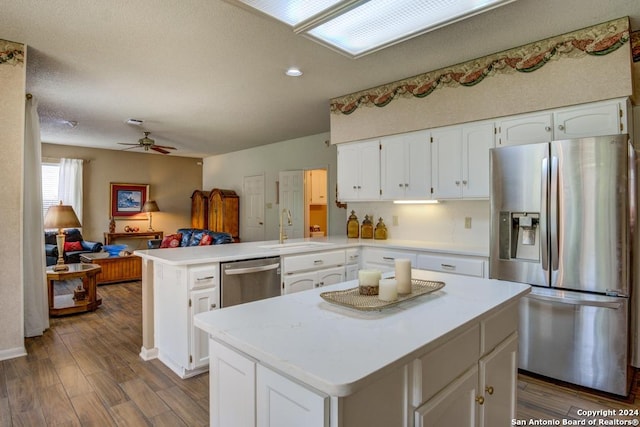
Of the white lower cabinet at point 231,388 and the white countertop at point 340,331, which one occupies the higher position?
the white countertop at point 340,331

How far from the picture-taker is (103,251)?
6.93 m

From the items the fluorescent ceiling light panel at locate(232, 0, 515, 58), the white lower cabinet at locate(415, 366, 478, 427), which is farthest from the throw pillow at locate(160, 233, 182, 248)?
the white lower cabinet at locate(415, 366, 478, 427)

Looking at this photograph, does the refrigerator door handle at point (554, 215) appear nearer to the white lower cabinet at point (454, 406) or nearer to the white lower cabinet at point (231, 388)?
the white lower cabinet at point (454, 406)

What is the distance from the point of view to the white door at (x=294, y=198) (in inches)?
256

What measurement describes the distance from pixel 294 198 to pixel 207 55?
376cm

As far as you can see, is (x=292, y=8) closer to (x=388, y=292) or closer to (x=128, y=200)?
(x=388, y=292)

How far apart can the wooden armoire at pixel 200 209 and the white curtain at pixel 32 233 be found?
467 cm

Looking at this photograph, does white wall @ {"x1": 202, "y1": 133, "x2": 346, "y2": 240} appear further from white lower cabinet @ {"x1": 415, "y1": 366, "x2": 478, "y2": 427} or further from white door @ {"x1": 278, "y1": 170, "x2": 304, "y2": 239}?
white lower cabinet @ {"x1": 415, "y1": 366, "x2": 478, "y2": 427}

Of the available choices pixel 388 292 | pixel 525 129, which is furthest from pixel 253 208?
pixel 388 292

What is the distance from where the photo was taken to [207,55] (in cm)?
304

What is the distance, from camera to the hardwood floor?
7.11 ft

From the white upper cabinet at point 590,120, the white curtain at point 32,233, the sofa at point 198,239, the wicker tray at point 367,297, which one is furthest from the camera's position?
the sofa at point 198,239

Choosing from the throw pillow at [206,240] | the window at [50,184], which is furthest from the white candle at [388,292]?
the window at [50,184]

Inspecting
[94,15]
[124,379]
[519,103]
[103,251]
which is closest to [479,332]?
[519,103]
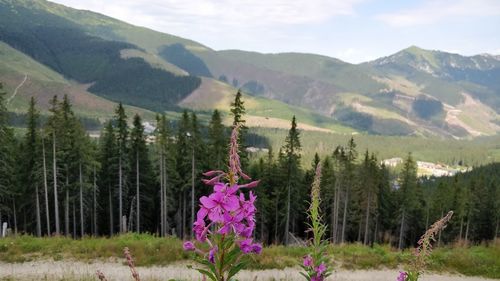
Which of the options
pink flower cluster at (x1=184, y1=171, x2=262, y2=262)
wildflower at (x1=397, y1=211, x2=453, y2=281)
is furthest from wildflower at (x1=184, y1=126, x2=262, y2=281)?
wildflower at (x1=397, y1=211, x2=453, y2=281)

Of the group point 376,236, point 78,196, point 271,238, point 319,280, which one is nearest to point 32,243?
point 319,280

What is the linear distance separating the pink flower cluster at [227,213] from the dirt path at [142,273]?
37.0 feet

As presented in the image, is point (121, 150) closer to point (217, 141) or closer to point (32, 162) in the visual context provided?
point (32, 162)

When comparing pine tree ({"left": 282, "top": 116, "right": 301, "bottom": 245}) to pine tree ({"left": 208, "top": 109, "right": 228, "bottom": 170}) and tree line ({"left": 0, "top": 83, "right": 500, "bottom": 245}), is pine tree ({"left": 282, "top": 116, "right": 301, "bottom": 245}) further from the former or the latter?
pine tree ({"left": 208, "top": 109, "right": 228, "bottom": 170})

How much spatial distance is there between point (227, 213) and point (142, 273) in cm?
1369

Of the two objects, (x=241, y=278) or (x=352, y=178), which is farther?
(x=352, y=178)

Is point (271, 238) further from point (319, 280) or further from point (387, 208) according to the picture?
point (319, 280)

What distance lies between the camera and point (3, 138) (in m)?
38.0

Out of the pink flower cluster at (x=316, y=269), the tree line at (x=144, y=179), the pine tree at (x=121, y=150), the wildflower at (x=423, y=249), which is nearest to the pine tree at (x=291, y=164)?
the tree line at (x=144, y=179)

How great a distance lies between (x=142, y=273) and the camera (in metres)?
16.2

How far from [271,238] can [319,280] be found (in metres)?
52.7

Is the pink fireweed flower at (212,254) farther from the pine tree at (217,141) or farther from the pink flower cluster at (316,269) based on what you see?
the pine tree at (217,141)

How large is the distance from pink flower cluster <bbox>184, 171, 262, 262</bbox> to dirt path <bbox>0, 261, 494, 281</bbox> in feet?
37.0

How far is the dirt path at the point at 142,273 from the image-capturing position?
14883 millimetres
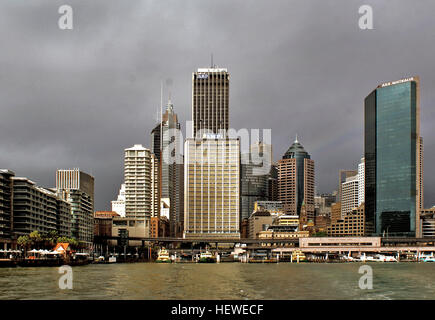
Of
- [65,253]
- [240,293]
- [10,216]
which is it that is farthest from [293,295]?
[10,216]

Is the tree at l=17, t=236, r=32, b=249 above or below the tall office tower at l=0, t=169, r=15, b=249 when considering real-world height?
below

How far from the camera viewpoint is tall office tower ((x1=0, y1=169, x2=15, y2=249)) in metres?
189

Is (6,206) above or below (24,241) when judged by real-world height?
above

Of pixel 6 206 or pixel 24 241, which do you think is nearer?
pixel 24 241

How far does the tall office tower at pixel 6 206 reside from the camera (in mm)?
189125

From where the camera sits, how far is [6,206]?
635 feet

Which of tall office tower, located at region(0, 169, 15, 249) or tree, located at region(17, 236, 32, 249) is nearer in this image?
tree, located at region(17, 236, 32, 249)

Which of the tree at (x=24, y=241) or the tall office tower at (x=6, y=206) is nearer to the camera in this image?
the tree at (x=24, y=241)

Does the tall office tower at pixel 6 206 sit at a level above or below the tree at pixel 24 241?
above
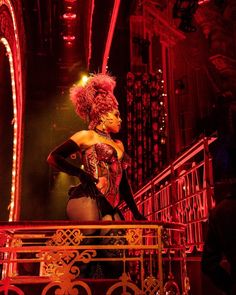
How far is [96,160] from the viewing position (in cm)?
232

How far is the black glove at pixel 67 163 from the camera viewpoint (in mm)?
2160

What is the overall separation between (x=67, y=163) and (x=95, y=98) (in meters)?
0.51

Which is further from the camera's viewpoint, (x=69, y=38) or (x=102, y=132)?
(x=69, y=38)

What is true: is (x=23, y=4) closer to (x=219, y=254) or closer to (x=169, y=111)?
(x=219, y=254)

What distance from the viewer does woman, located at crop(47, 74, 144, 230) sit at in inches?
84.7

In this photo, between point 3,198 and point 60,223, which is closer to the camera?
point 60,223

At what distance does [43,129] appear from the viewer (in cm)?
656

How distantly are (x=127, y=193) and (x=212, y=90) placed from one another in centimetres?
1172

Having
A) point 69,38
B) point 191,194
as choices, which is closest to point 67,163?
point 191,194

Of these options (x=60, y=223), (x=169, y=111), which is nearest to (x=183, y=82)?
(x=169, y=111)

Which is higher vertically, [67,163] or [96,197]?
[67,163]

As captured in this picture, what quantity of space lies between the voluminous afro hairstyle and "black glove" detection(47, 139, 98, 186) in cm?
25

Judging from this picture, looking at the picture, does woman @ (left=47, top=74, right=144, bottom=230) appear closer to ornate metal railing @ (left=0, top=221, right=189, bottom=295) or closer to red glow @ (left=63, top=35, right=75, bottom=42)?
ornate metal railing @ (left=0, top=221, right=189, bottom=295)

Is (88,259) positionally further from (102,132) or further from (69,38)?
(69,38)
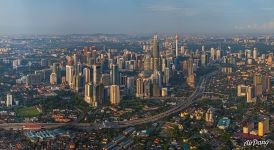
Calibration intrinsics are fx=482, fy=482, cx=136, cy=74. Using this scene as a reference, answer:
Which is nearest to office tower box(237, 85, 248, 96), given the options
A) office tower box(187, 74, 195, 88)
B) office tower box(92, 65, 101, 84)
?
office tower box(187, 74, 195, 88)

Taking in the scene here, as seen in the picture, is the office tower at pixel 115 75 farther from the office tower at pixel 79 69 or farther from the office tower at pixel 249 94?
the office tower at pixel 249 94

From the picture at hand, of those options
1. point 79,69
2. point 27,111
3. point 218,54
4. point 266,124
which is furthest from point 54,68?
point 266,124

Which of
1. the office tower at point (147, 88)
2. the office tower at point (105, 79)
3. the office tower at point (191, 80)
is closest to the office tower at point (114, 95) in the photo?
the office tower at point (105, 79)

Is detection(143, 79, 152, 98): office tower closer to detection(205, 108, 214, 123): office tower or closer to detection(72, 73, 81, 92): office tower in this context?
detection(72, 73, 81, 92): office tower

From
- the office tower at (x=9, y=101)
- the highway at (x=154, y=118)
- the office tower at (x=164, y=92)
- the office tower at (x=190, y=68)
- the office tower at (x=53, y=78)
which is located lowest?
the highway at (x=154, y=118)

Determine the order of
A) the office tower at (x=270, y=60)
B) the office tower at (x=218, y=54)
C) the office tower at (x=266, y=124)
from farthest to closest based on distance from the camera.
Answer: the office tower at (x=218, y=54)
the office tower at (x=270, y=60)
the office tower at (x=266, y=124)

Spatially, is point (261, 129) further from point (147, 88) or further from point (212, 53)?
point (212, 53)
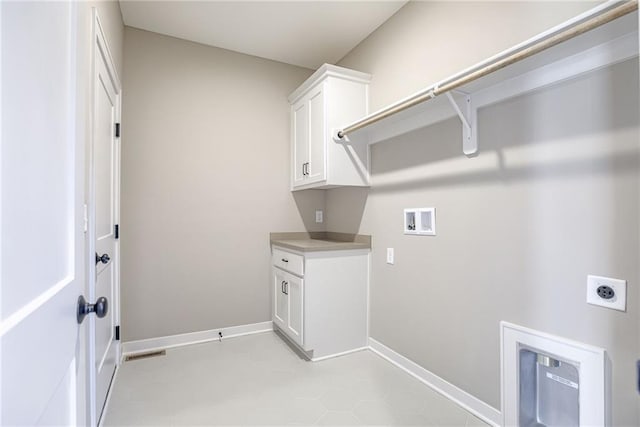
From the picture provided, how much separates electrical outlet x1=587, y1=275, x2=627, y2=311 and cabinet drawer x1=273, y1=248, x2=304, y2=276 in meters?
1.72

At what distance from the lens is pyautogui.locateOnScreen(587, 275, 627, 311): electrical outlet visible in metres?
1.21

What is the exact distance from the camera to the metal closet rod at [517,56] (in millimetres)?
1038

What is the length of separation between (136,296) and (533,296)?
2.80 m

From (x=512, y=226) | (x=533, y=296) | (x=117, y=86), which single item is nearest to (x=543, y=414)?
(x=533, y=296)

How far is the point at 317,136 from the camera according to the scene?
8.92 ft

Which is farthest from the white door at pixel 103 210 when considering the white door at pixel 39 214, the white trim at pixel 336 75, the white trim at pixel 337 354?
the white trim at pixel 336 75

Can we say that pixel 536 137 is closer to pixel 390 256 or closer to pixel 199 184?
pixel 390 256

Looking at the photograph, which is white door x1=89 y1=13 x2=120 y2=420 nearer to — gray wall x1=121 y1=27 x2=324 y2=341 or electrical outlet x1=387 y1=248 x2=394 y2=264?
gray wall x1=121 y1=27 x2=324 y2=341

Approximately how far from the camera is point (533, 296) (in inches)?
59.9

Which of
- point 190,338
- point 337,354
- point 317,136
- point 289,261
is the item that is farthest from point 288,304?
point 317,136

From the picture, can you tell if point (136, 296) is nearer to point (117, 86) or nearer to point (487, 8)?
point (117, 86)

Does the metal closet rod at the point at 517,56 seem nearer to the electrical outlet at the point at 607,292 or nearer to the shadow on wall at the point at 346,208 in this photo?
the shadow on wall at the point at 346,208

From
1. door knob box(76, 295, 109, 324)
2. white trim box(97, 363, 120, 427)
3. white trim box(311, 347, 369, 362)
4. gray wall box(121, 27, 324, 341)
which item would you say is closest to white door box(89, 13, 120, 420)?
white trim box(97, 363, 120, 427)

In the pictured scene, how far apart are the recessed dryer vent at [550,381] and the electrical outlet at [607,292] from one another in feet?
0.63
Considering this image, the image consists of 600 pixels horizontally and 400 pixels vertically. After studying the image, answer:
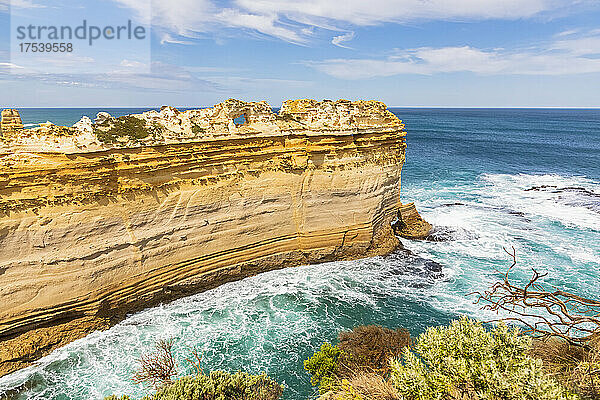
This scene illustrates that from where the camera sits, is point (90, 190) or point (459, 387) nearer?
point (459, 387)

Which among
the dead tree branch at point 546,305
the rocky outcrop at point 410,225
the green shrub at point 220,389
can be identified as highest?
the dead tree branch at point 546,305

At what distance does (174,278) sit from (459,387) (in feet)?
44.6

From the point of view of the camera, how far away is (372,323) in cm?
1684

> _과제 안내_: "Considering this image, the" 문구가 들어 있는 줄부터 항목의 마지막 줄까지를 "camera" 표현만 "observer" 표현으로 바꾸고 나머지는 그대로 두어 다시 쓰십시오. 그림은 답안에서 빼십시오.

> _작성 답안_:
Considering this image, the image consists of 600 pixels horizontally and 400 pixels vertically. After studying the image, answer:
This scene illustrates that from where the observer sits, is point (90, 190) or point (459, 387) nearer?
point (459, 387)

Which among
the dead tree branch at point 546,305
the rocky outcrop at point 410,225
the green shrub at point 220,389
can be identified as highest?
the dead tree branch at point 546,305

At what distance does (174,278) sit from (459,387) (in feet)?
44.6

From the point of view of the observer, how far away is (372,323) in cm?
1684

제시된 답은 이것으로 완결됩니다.